Count the lines of the material below that contain the string "west", treating uppercase and lowercase as different. Reply with only the number.

### DATASET RECORDS

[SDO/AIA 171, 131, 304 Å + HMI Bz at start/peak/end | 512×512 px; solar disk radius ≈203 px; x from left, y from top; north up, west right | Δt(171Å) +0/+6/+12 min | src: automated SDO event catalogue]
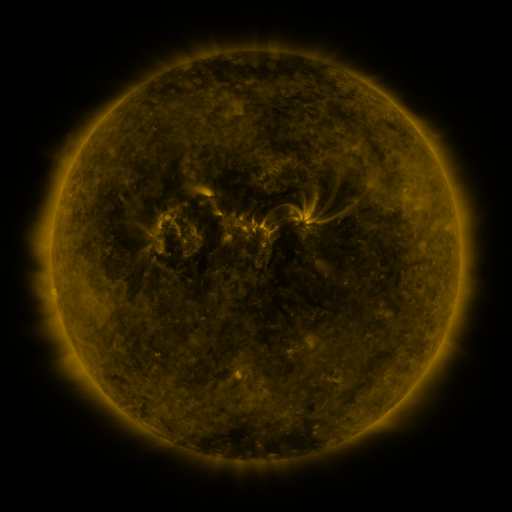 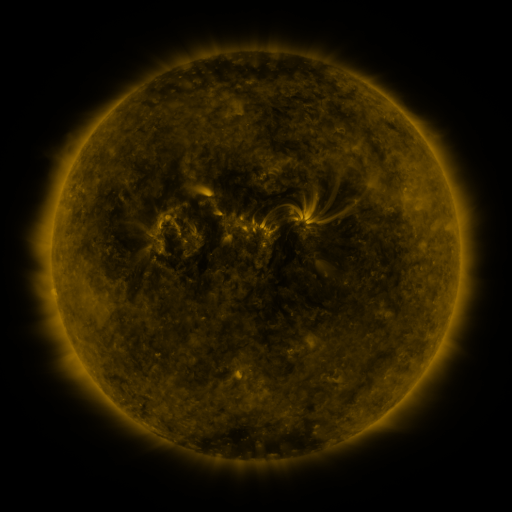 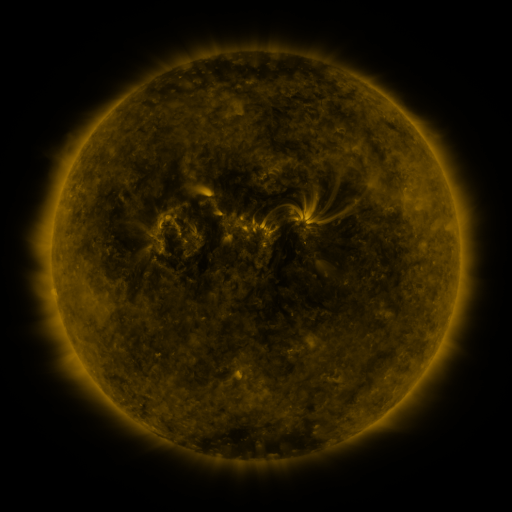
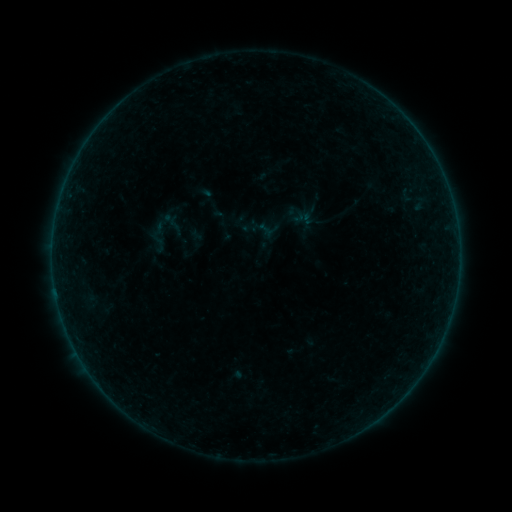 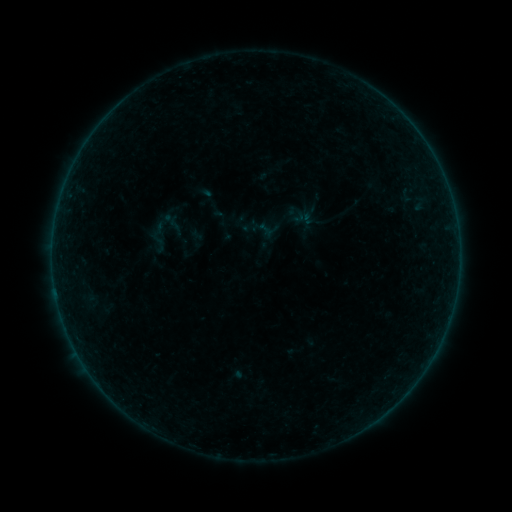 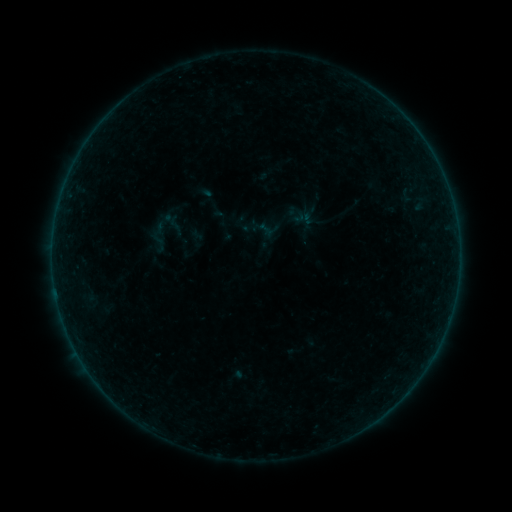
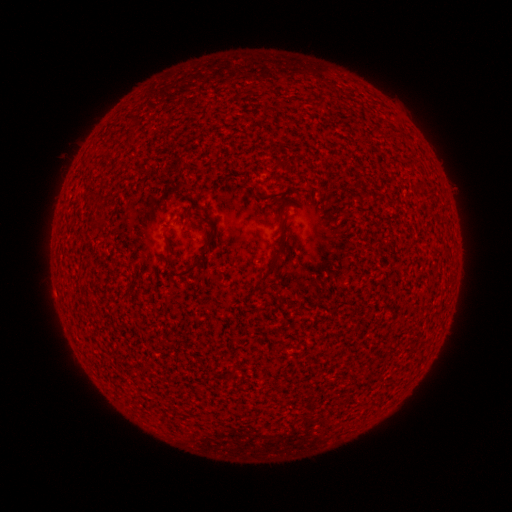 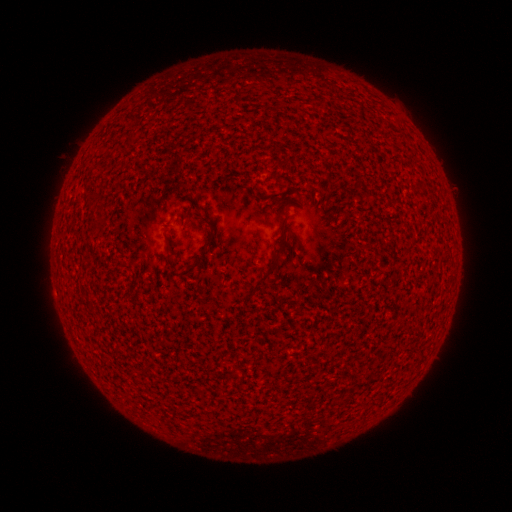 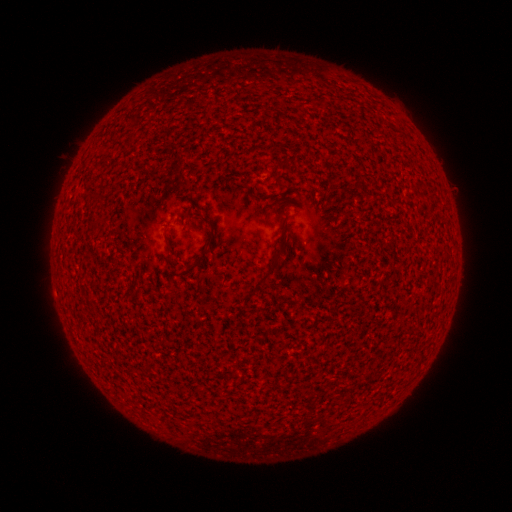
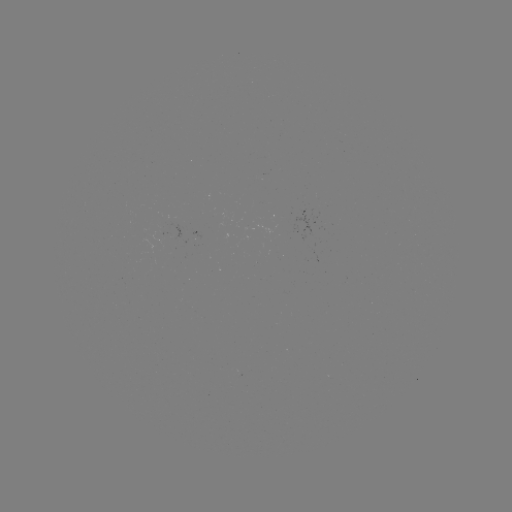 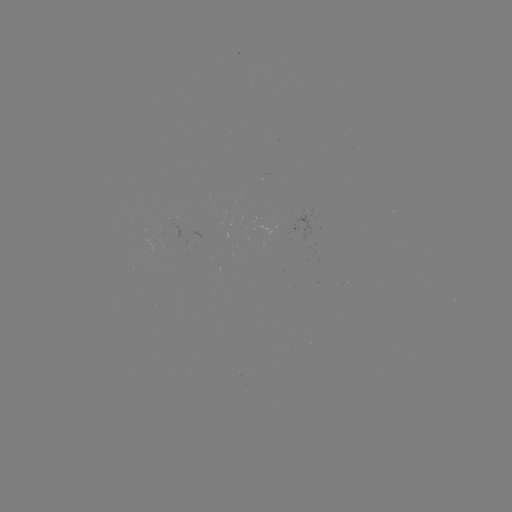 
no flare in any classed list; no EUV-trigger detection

######
### DATASET RECORDS

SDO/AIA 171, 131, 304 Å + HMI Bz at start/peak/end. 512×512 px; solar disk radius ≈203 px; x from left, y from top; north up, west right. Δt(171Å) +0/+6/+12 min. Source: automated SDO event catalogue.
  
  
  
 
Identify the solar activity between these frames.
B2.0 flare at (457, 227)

######

SOLUTION BELOW:
2